ИЗБРАННЫЙ ОТРЫВОК ->
───

Борьба за Логос ОПЫТЫ ФИЛОСОФСКИЕ И КРИТИЧЕСКИЕ

Теперь нам понятно, почему Декарт и всякое картезианство вообще оказались бессильными перед химерой Бога - Обманщика.

Ratio, как чистая схема суждения, как инертная безжизненная абстракция с призрачной сущностью, встречается с глазу на глаз с идеей Бога - Обманщика. Что перетянет? Что окажется более сильным: rаtiо или эта идея? Если эта идея есть чистая гипотетичность, страшная лишь своей отвлеченной мыслимостью, то и ratio - есть чистая схема, совершенно лишенная движущей силы. Очевидно, ratio и живущая в его призрачной сущности химера - раз встретившись, должны застыть в неподвижности. Химера не может пропасть, ибо она есть кровное детище ratio, - ratio не может сдвинуться с места, ибо химера, как мы уже показали, отнимая всякую достоверность, отнимает у ratio всякую область его применения. Это мертвая точка рационалистической философии. Воля есть сила, посторонняя ratio. Она побуждает ratio делать суждения, механически приводя в движение чуждый ей автомат рассудка. Но в "Логическую мельницу" (выражение Карлейля) попала идея, не могущая быть перемолотой и потому фатально остановившая жернова. Сколько бы воды ни лилось на колеса, т.е. сколько бы воля ни побуждала остановившийся в гносеологическом отчаянии ratio - выйти из охватившей его неподвижности, - мельница не может уже заработать - ratio не может уже рационализировать ни над чем.

───

ЗАДАНИЕ ->
Перепишите слово в слово часть отрывка о ratio и химере Бога - Обманщика от слов «Борьба за Логос» до слов «химерой Бога - Обманщика.».

Данные вопросов на пространственное мышление:
───

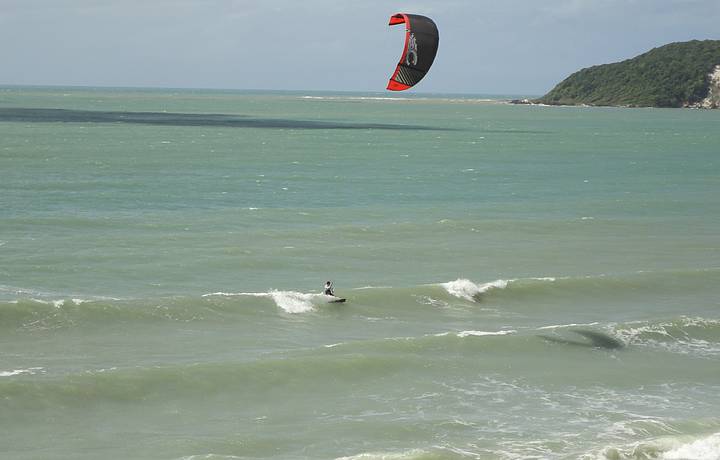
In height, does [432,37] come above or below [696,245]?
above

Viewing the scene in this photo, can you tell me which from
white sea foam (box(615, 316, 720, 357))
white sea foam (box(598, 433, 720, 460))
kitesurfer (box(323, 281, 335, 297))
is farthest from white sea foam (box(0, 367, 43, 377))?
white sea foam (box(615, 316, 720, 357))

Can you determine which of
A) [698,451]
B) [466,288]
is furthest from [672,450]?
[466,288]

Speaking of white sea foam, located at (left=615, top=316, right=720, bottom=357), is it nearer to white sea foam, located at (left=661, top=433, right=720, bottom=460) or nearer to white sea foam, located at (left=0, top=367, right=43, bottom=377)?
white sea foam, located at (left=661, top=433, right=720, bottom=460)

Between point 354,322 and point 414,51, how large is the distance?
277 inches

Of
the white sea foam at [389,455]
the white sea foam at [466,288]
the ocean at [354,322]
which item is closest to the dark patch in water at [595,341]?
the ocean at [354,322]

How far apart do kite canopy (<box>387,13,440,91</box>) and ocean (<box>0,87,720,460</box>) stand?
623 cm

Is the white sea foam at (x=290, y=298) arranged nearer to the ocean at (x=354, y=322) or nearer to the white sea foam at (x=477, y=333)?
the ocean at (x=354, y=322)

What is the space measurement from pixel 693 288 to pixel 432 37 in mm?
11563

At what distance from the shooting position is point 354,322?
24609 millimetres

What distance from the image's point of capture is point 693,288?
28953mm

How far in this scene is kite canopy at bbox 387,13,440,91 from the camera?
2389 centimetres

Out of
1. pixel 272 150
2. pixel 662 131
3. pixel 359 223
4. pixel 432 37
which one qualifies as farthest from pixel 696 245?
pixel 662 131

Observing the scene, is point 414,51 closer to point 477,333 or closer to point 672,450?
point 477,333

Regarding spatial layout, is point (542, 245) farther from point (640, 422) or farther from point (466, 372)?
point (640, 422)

───

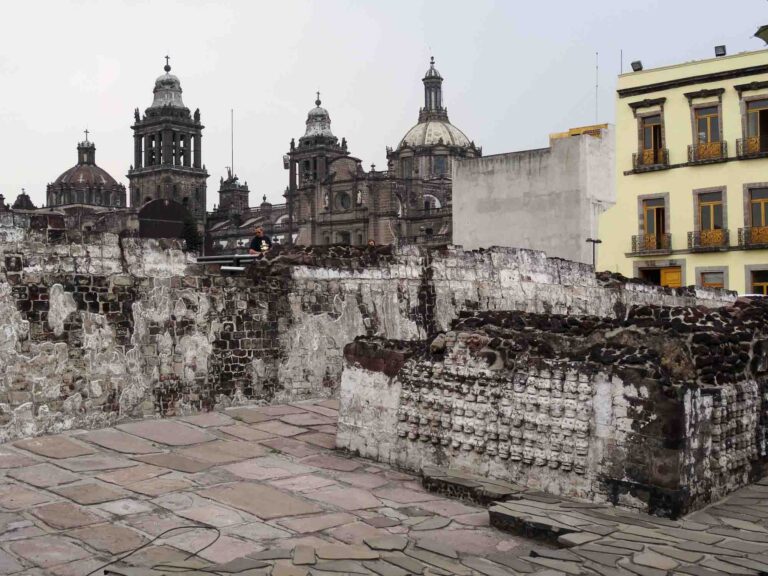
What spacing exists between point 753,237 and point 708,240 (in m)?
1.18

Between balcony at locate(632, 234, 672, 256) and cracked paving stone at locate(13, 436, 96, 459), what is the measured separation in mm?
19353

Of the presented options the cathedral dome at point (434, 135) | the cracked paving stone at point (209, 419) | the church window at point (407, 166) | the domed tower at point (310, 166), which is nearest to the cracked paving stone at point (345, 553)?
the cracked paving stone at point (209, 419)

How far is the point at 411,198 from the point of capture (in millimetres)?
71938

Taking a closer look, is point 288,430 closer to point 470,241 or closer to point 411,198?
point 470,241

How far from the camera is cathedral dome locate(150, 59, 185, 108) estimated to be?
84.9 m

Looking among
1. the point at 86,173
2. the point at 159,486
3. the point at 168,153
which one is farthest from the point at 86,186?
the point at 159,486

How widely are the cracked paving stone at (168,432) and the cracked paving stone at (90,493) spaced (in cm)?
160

───

РЕШЕНИЕ УПРАЖНЕНИЯ ->
Борьба за Логос ОПЫТЫ ФИЛОСОФСКИЕ И КРИТИЧЕСКИЕ

Теперь нам понятно, почему Декарт и всякое картезианство вообще оказались бессильными перед химерой Бога - Обманщика.